Gov. Robert Bentley moved to remake the panel that reviews property values in Mobile County, replacing three appointees of his Republican predecessor, Bob Riley, with a slate that included a surprise choice from across the aisle.
A bipartisan pick
The most talked-about of the governor’s appointments to the Mobile County Board of Equalization was William Clark, a former Democratic state legislator and retired school administrator. Clark, a party stalwart whose extensive rental holdings gave him a working familiarity with real estate, was an unorthodox choice for a Republican governor. Bentley’s two other selections were former state Rep. Ken Kvalheim and Tommy Tyrrell, the latter also recently appointed to the Board of Water and Sewer Commissioners of the city of Mobile.
The part-time board seats pay roughly $12,000 a year. Leaving the panel were three Riley appointees: former state legislator Jeanette Greene, real estate businessman Ruffin Graham and former county Revenue Commission official Doug Sanders. Under the process, municipalities across Mobile County recommend prospects to the state revenue commissioner — at the time Julie Magee of Mobile County — who forwarded her picks to the governor.
Party loyalty in the background
The appointments landed against a backdrop of recurring friction within the local Republican Party, which had been tested repeatedly on questions of loyalty and ideological purity. Officials pointed to episodes ranging from Jeff Glidewell’s judicial campaign years earlier to more recent legislative contests in south Mobile County involving Scott Buzbee and David Sessions, as well as executive committee members who had backed Constitution Party nominee Bill Atkinson over Sessions in the special House District 105 election.

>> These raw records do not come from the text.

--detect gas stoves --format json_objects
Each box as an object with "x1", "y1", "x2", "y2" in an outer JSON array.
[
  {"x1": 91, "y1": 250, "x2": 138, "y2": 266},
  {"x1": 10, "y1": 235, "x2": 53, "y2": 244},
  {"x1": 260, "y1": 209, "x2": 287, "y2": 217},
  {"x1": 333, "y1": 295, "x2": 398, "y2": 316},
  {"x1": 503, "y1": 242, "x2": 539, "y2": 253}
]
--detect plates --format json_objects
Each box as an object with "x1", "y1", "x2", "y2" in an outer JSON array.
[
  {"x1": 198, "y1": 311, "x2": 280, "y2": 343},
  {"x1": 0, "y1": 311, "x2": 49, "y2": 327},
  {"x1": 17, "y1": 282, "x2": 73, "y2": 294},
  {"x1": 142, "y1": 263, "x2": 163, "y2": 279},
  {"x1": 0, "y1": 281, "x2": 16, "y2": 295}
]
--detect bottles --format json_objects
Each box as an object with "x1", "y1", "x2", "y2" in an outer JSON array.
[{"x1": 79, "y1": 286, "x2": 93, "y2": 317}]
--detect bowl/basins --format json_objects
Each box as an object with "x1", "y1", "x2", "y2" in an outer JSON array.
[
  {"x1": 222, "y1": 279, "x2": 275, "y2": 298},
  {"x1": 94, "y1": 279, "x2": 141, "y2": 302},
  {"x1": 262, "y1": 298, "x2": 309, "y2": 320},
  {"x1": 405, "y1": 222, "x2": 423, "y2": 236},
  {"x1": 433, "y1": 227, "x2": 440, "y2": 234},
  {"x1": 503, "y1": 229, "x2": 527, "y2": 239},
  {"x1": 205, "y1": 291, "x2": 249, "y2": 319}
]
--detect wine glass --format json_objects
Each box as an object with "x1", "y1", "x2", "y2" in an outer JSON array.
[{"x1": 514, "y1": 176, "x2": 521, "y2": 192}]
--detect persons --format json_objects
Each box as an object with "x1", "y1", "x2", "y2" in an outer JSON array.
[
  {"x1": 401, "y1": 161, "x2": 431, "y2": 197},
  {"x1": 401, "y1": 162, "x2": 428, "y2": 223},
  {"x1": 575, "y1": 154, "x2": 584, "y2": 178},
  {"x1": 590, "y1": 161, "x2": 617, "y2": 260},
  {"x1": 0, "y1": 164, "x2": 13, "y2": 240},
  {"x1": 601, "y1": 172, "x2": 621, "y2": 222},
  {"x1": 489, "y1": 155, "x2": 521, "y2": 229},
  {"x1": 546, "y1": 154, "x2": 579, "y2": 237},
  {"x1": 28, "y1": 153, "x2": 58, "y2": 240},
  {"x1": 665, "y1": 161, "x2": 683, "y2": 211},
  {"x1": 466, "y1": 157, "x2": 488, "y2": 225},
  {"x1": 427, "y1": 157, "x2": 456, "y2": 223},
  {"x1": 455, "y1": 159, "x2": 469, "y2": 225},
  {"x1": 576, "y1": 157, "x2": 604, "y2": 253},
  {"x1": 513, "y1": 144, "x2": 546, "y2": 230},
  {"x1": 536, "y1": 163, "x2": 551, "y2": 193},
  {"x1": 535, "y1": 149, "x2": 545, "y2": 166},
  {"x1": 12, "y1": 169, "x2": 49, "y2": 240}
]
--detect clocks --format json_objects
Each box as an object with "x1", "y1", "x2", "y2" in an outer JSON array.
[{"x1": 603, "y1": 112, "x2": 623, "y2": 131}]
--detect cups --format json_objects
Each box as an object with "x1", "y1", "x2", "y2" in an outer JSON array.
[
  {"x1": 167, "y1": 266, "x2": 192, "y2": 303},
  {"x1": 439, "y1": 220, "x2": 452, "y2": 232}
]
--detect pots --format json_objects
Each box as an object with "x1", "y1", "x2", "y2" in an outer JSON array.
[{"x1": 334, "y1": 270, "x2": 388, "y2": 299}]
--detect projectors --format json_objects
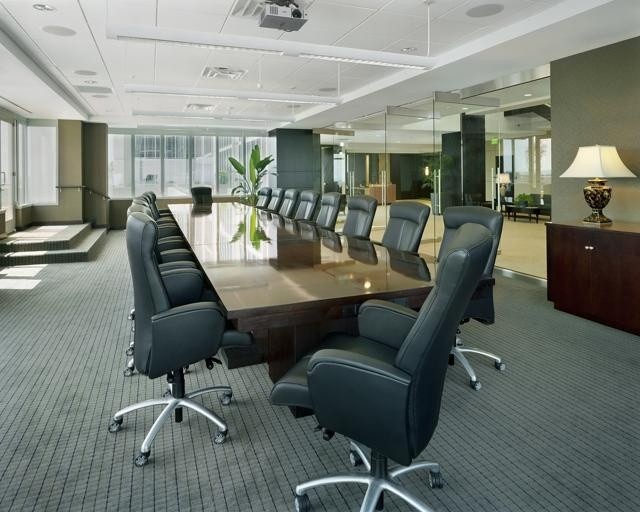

Although the Mobile County Republican Executive Committee had weighed disciplining members Mike Burdine and Lee James for straying, the committee was not expected to take punitive action. Still, there were rumblings that the party would move to “inform” voters of what some described as “RINO-like” conduct by candidates in the coming primaries.
MCREC Chairwoman Terry Lathan struck a conciliatory tone about Bentley tapping a Democrat for the local board. “I have not heard any information on the decision, but I do know the governor served with Rep. Clark and is probably showing a bipartisanship appointment for our county,” she said. “I also know that Ken and Tommy are great conservatives, as are Jeanette and Doug. A new governor gets to place people in appointed positions at his choice. It’s very common.”
What the board does
The Board of Equalization occupies a quiet but consequential role in county government, hearing challenges to property assessments and helping ensure that valuations are applied fairly. For property owners who believed their assessments were out of line, the board offered a first avenue of appeal — making the makeup of the panel a matter of more than passing interest to homeowners and businesses alike.
Observers noted that the reshuffle reflected Bentley’s willingness, still early in his term, to make appointments that did not always follow strict party lines, even as local Republican leaders continued to grapple with the steady migration of longtime Democrats into GOP ranks.